Wie konnten Sie sicher sein, dass tatsächlich der Tunneleffekt für die chemische Reaktion verantwortlich ist?

Bei derart tiefen Temperaturen ist die von uns gewählte chemische Reaktion ohne Tunneleffekt extrem unwahrscheinlich, weshalb nur der Tunneleffekt die gemessene Reaktionsrate erklären kann. Die Messungen decken sich auch sehr gut mit den theoretischen Berechnungen, die Forscherinnen und Forscher vor wenigen Jahren für diese chemische Reaktion durchgeführt haben. Das war damals das erste Mal, dass eine solche Tunnelreaktion mit mehreren Teilchen quantentheoretisch so präzise berechnet wurde. Die Idee zum Experiment hatten wir aber schon vor etwa 15 Jahren. Seitdem wurde nicht nur die Technik, sondern auch die theoretische Beschreibung immer weiter verfeinert.
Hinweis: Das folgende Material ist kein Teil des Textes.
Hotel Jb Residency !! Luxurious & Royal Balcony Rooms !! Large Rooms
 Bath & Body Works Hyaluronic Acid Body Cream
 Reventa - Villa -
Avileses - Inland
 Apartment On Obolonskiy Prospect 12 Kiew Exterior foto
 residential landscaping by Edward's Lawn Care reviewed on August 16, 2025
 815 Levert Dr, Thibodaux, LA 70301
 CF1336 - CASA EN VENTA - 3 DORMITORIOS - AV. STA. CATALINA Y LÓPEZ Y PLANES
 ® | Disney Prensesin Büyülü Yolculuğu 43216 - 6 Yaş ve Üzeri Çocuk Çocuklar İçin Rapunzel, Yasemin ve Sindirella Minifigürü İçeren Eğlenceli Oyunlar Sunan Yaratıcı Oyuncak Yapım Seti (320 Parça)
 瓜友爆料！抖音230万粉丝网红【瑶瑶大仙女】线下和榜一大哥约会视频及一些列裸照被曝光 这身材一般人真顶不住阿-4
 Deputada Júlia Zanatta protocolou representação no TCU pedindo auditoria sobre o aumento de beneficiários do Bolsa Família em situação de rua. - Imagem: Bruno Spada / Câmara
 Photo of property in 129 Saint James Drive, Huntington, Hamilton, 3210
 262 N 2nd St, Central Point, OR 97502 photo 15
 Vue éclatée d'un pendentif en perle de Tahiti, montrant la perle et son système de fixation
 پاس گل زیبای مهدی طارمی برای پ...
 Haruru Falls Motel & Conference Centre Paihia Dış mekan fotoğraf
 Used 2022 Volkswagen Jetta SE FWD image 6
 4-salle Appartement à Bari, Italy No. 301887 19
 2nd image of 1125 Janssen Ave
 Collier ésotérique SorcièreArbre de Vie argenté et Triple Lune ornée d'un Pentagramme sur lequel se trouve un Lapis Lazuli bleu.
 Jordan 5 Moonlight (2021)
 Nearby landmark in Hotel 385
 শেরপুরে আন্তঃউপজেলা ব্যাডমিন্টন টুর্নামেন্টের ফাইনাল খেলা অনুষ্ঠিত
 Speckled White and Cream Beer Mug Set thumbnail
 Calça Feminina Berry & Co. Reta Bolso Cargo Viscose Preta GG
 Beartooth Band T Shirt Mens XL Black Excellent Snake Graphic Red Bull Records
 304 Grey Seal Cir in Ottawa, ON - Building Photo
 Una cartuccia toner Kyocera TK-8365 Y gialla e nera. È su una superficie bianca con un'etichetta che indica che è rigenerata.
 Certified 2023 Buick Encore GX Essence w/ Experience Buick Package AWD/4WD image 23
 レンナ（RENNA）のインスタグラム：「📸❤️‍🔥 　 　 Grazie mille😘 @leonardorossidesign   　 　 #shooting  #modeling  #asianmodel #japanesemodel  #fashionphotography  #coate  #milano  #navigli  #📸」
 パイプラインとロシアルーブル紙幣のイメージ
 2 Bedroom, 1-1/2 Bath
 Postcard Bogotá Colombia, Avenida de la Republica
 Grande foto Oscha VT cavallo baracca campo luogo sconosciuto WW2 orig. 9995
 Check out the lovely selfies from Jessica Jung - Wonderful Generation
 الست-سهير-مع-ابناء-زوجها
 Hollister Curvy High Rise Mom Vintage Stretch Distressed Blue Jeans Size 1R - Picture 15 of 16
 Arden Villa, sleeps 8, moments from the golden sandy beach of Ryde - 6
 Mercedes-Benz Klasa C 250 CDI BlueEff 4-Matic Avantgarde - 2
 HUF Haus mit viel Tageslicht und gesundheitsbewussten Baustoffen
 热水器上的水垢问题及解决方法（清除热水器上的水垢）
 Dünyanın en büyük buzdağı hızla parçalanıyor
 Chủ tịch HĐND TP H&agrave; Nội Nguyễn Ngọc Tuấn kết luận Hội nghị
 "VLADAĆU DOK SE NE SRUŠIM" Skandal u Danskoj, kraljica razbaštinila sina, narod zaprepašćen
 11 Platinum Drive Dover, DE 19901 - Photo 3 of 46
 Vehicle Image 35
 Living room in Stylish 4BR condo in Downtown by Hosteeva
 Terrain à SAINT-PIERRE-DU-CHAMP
Denn quantenmechanische Berechnungen von chemischen Reaktionen mit mehreren Teilchen sind enorm komplex.

Welche Schlüsse lassen sich noch aus den Messungen ziehen?

Wir sind zunächst einmal sehr froh, dass dieses schwierige Experiment nach so vielen Jahren der Vorbereitung und Verfeinerung geklappt hat. Es ist uns gelungen, die Nachweisempfindlichkeit gegenüber Vorläuferversuchen um mehrere Größenordnungen zu steigern. Es stimmt uns auch zuversichtlich, dass die theoretischen Vorhersagen so gut bestätigt wurden. Das gibt allen Beteiligten das Vertrauen, dass die Methoden gut funktionieren. Ein mögliches Gebiet, auf dem unsere Erkenntnisse wichtig sein könnten, ist die Astrophysik. In den gigantischen galaktischen Molekülwolken herrschen oft sehr tiefe Temperaturen. Dort könnte der Tunneleffekt für chemische Reaktionen sorgen, die sonst gar nicht oder sehr viel langsamer stattfinden würden. Aber all das wird man sich nun genauer anschauen müssen.